Narwastu.id – Sembilan perwakilan dari pegawai KPK, beberapa di antaranya warga gereja, juga Novel Baswedan, yang tidak lulus Tes Wawasan Kebangsaan (TWK), bersama Tim Kuasa Hukum Saor Siagian, S.H., M.Hum menemui MPH-PGI (Majelis Pekerja Harian Persekutuan Gereja-gereja di Indonesia), di Grha Oikoumene, pada Jumat, 28 Mei 2021 lalu. Dalam pertemuan yang berlangsung sekitar tiga jam itu, mereka (perwakilan pegawai KPK) secara bergantian menceritakan keluh-kesah atas apa yang dialami setelah dinyatakan tidak lolos TWK.
Novel Baswedan, yang datang setelah pertemuan berjalan sekitar 15 menit, menyampaikan bahwa bagaimana kita mau berbangsa bila yang selama ini bekerja profesional tiba-tiba dilabeli radikal dan menjadi musuh negara. Menurutnya, TWK bukanlah tools untuk melihat seseorang lulus atau tidaknya seseorang menjadi ASN dalam alih status ini. “Prosesnya adalah upaya yang sudah ditarget. Ada fakta dan bukti untuk ini. TWK hanyalah justifikasi untuk target tertentu,” lanjutnya. Staf lainnya, Hotman Tambunan mengeluhkan, ketika taat beragama diidentikkan dengan Talibanisme. Pria yang terdaftar sebagai jemaat GKI Kayu Putih, Jakarta Timur, ini mengungkapkan, kita harus taat beragama, karena agamalah yang mengajarkan untuk berbuat seturut etika. “Di KPK (Komisi Pemberantasan Korupsi) itu godaannya banyak sekali, dan ancaman selalu datang. Nilai-nilai agamalah yang membuat kami tetap bertahan,” tegasnya. Bahkan dia menunjuk rekannya yang selama tiga tahun berturut-turut terakhir ini selalu mendapat nilai A untuk kinerjanya.
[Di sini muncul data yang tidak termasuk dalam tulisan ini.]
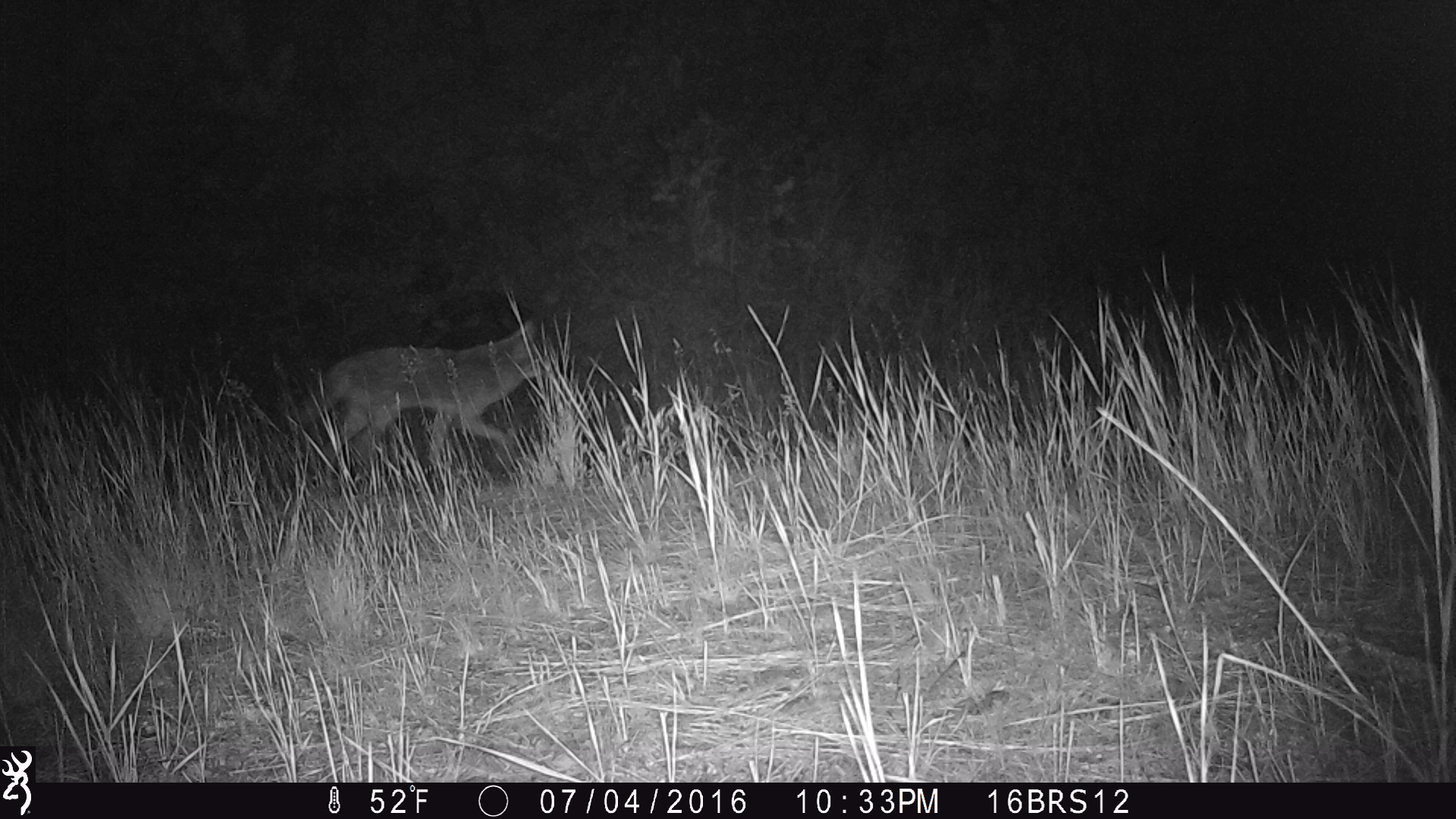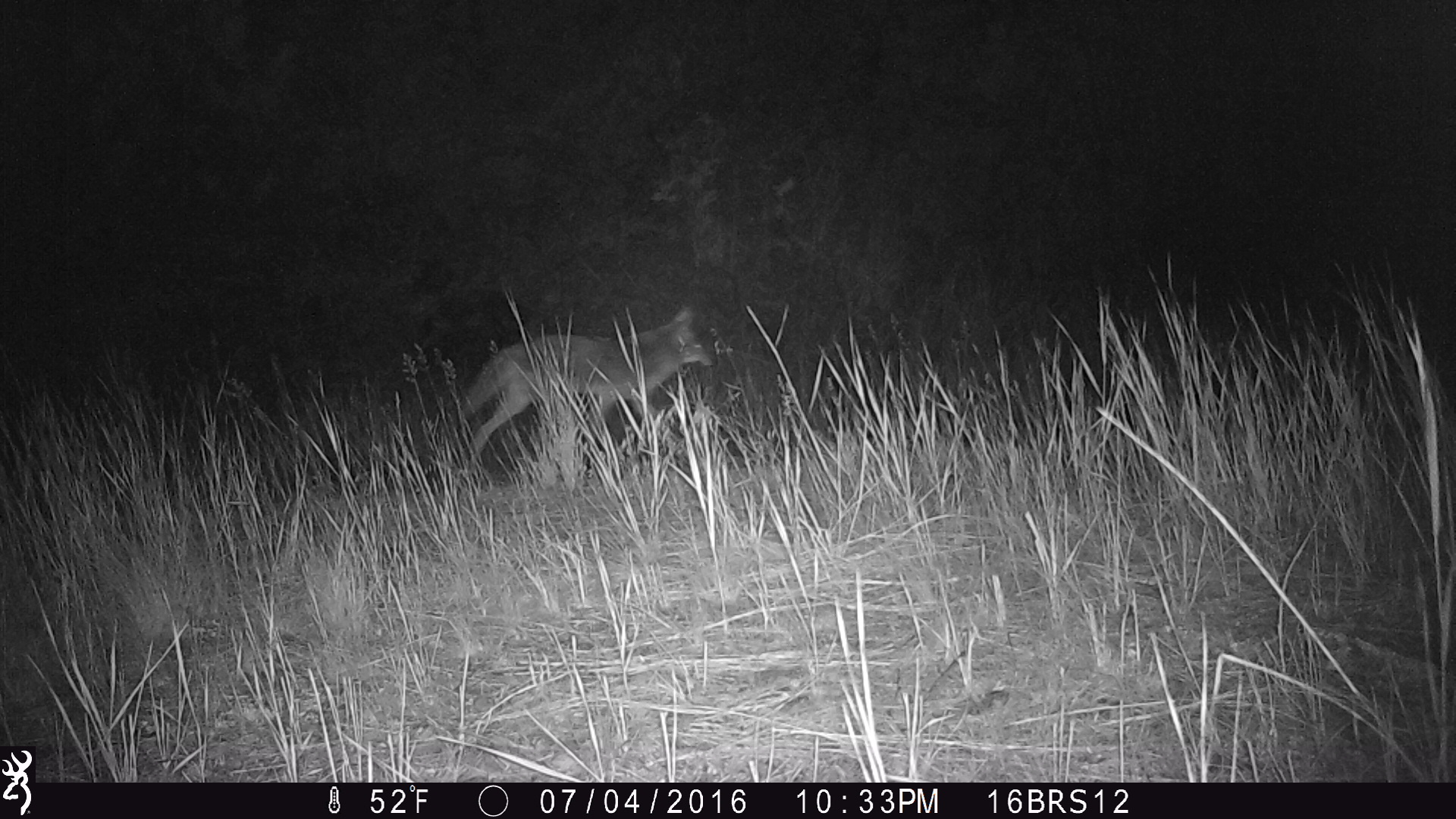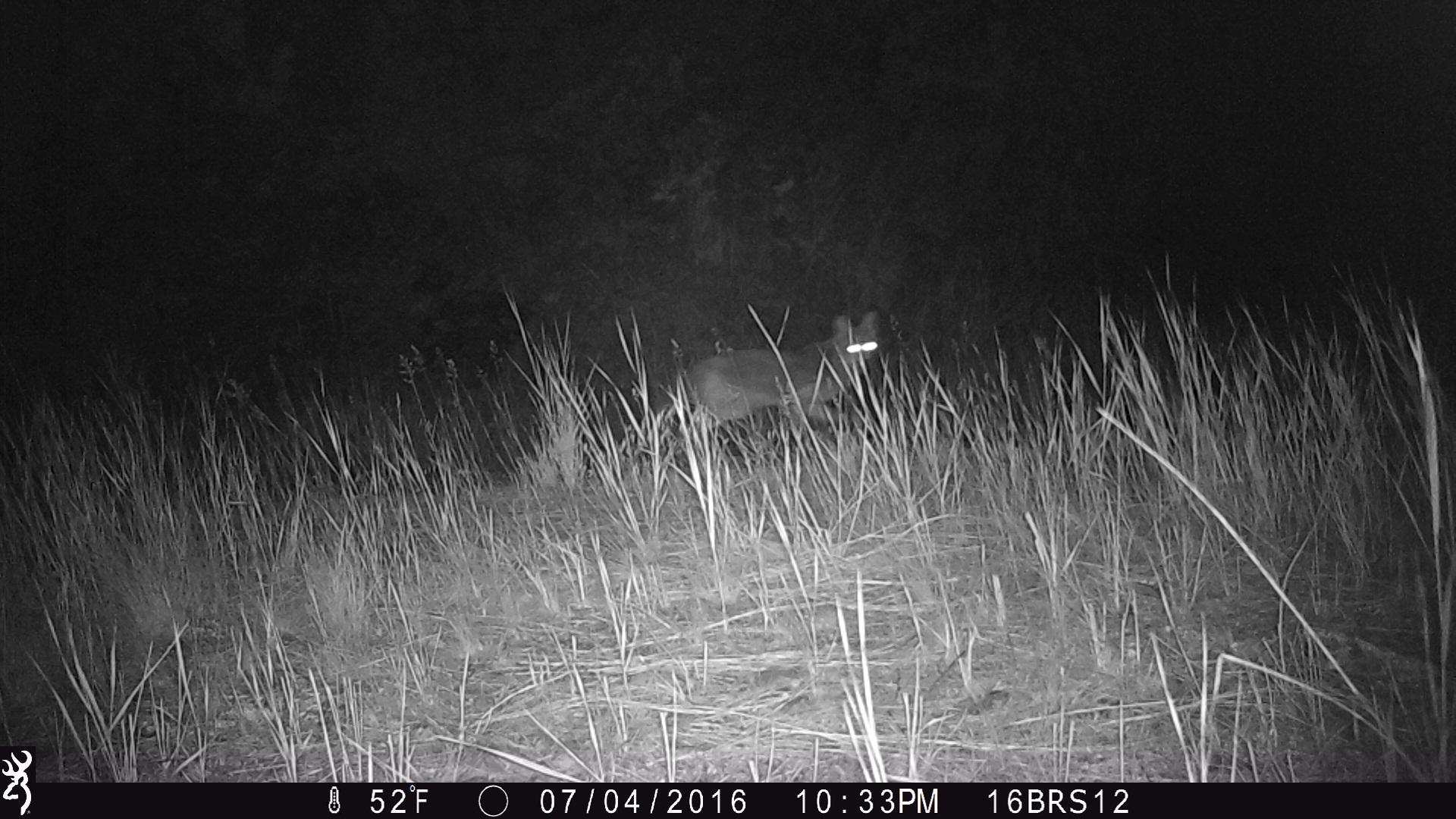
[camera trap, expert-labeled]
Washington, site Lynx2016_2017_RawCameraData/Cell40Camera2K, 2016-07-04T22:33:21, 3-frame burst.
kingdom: Animalia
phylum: Chordata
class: Mammalia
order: Carnivora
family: Canidae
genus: Canis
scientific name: Canis latrans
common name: coyote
Canis latrans (coyote). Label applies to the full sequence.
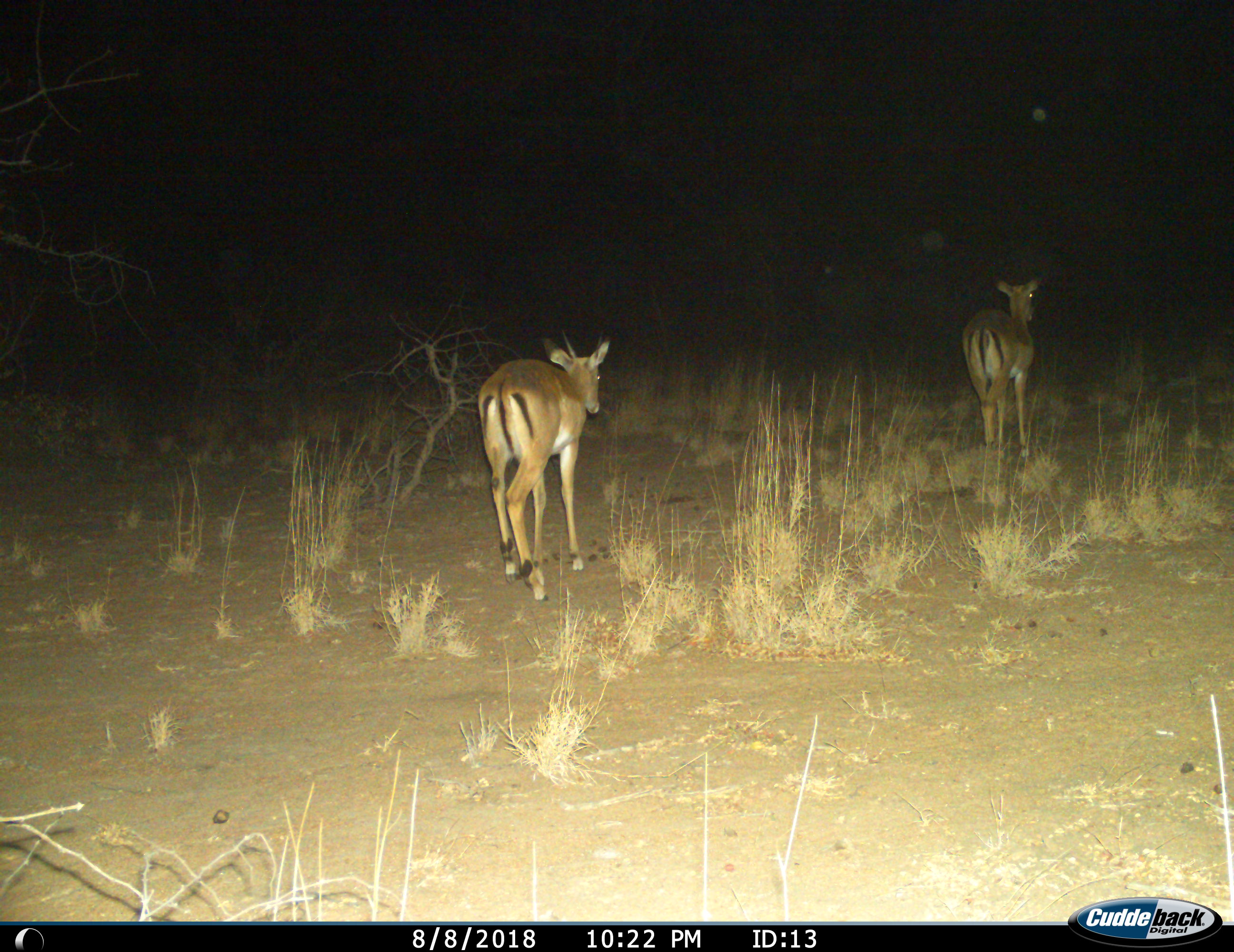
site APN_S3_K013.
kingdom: Animalia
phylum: Chordata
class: Mammalia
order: Artiodactyla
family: Bovidae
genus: Aepyceros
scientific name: Aepyceros melampus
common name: impala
Impala (Aepyceros melampus), count 2. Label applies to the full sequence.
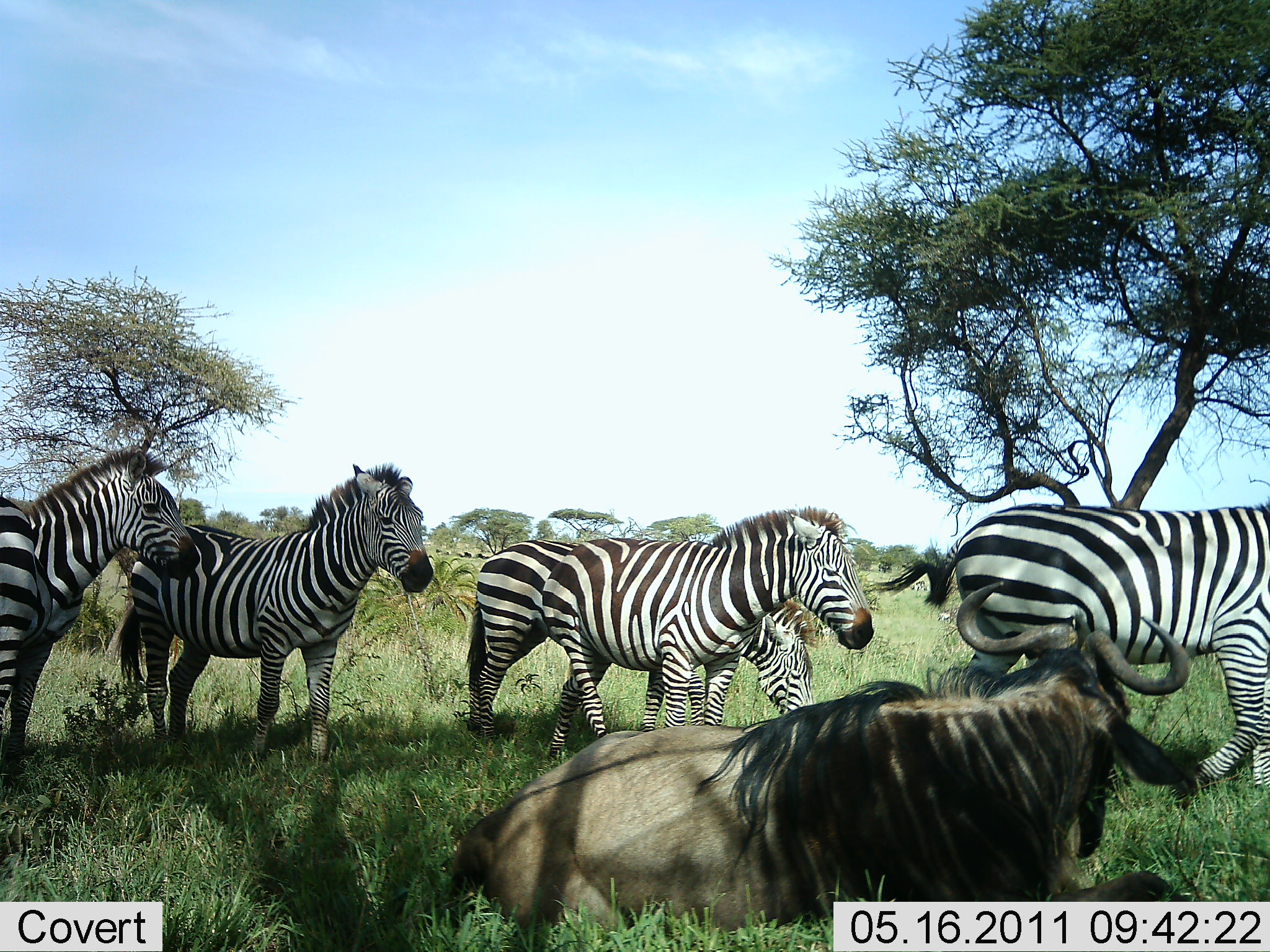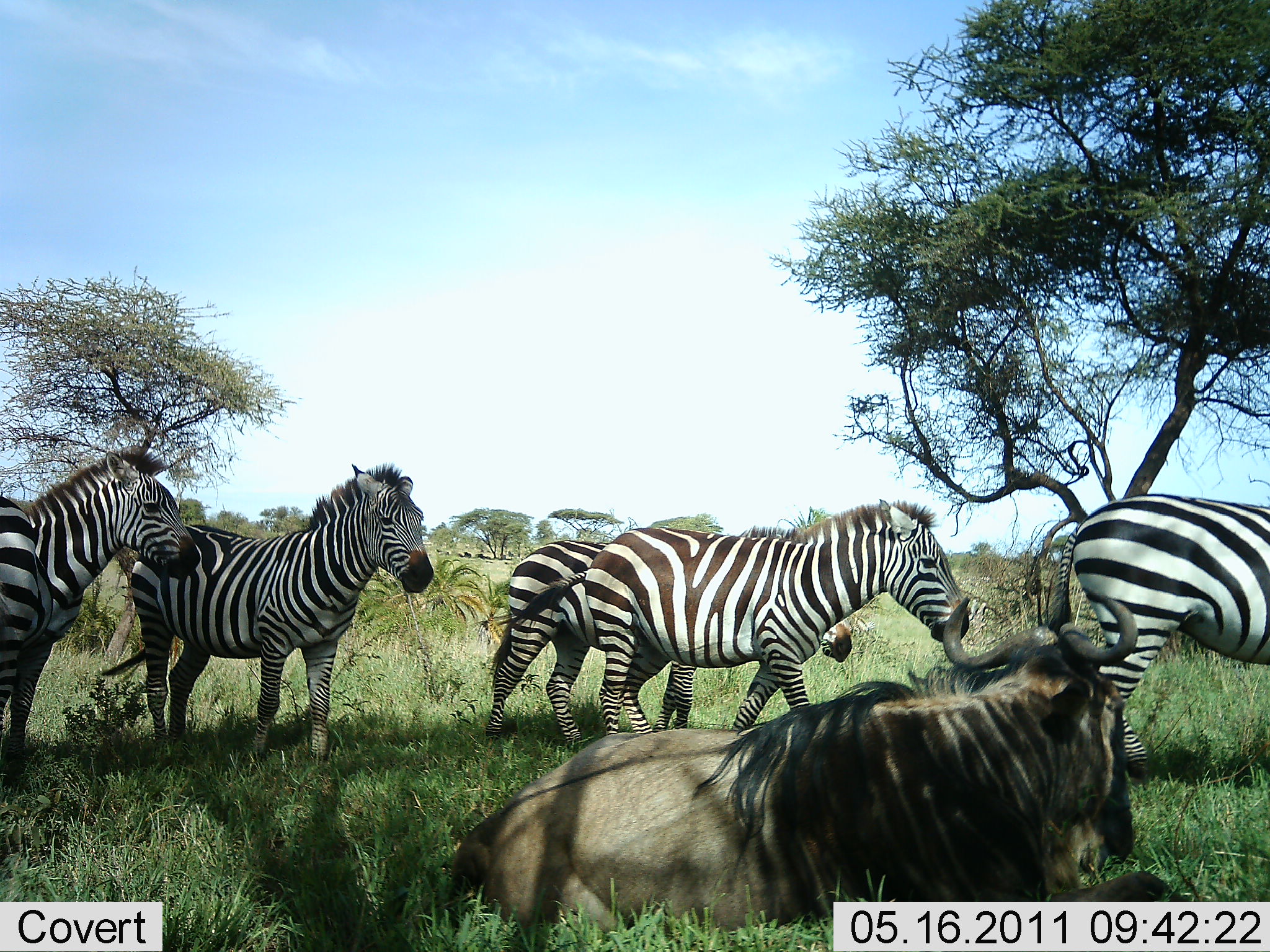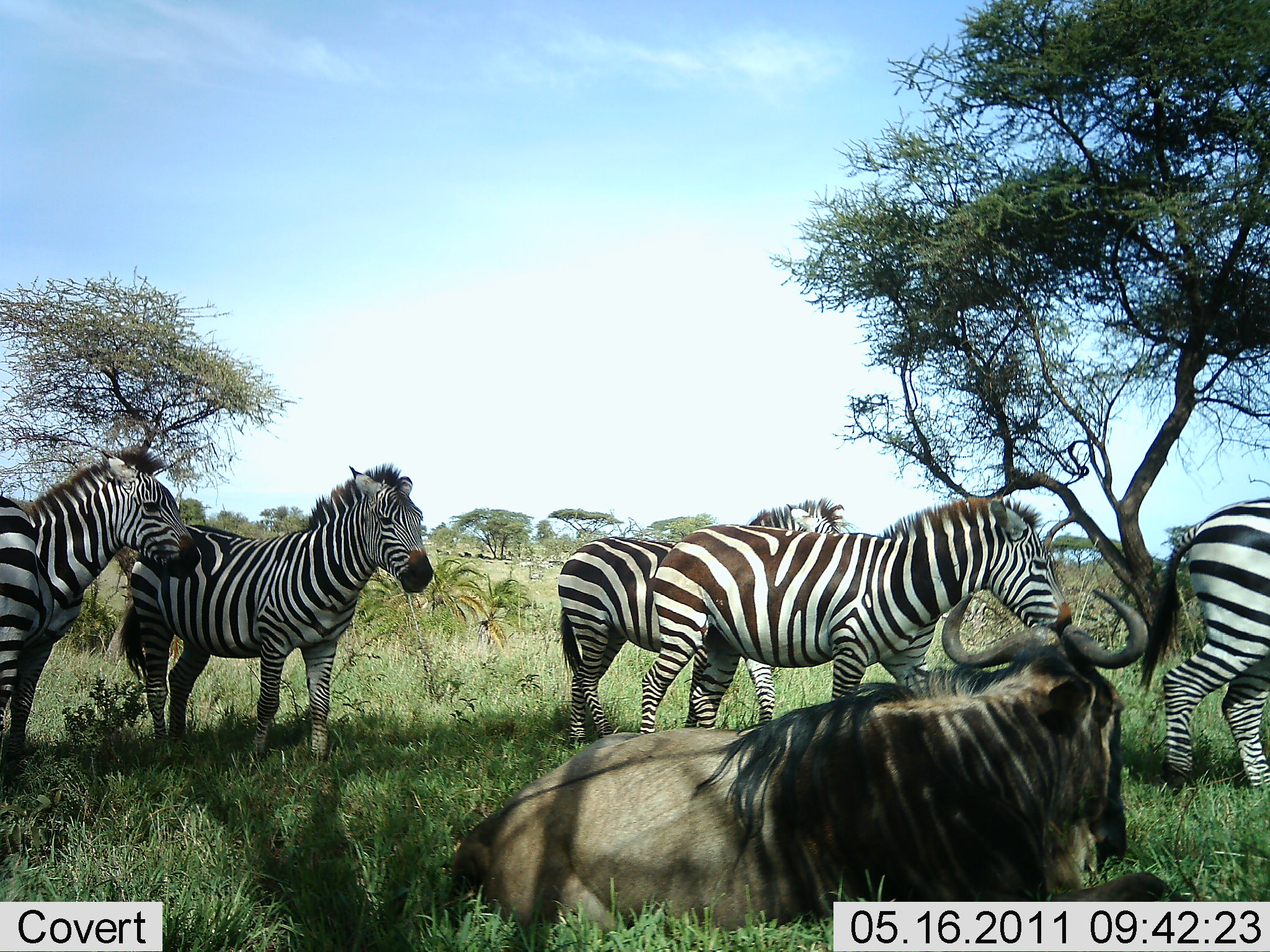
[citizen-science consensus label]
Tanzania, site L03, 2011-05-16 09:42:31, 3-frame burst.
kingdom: Animalia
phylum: Chordata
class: Mammalia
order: Artiodactyla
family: Bovidae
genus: Connochaetes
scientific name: Connochaetes taurinus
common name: blue wildebeest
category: wildebeest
Wildebeest (blue wildebeest) (Connochaetes taurinus), count 1. Behavior (volunteer vote fractions): standing 0%, resting 100%, moving 0%, interacting 0%. Young present (vote fraction): 0%. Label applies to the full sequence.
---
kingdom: Animalia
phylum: Chordata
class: Mammalia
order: Perissodactyla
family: Equidae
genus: Equus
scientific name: Equus quagga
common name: plains zebra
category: zebra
Zebra (plains zebra) (Equus quagga), count 5. Behavior (volunteer vote fractions): standing 42%, resting 0%, moving 83%, interacting 0%. Young present (vote fraction): 0%. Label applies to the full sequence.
Ada pula Adri Deddy Nainggolan. Warga GKI Kebayoran Baru, Jakarta Selatan, ini mengaku keprihatinan dengan begitu mudahnya masyarakat termakan hoaks yang menyebutkan adanya Talibanisasi di KPK. Dan celakanya warga gereja pun mudah termakan oleh isu ini. Hal senada juga disampaikan Rasamala Aritonang. “Kami sebagai KPK ini tantangannya berat. Kami berhadapan dengan koruptor. Dan yang bisa korupsi hanyalah mereka yang punya akses kepada kekuasaan. KPK ini hanyalah alat, pisau untuk memotong bagian badan yang koruptif. Dan reaksi dari para koruptor ini adalah membuang pisau ini. Itu yang sedang kami alami,” jelas anggota jemaat HKBP Pasar Rebo, Jakarta Timur, ini.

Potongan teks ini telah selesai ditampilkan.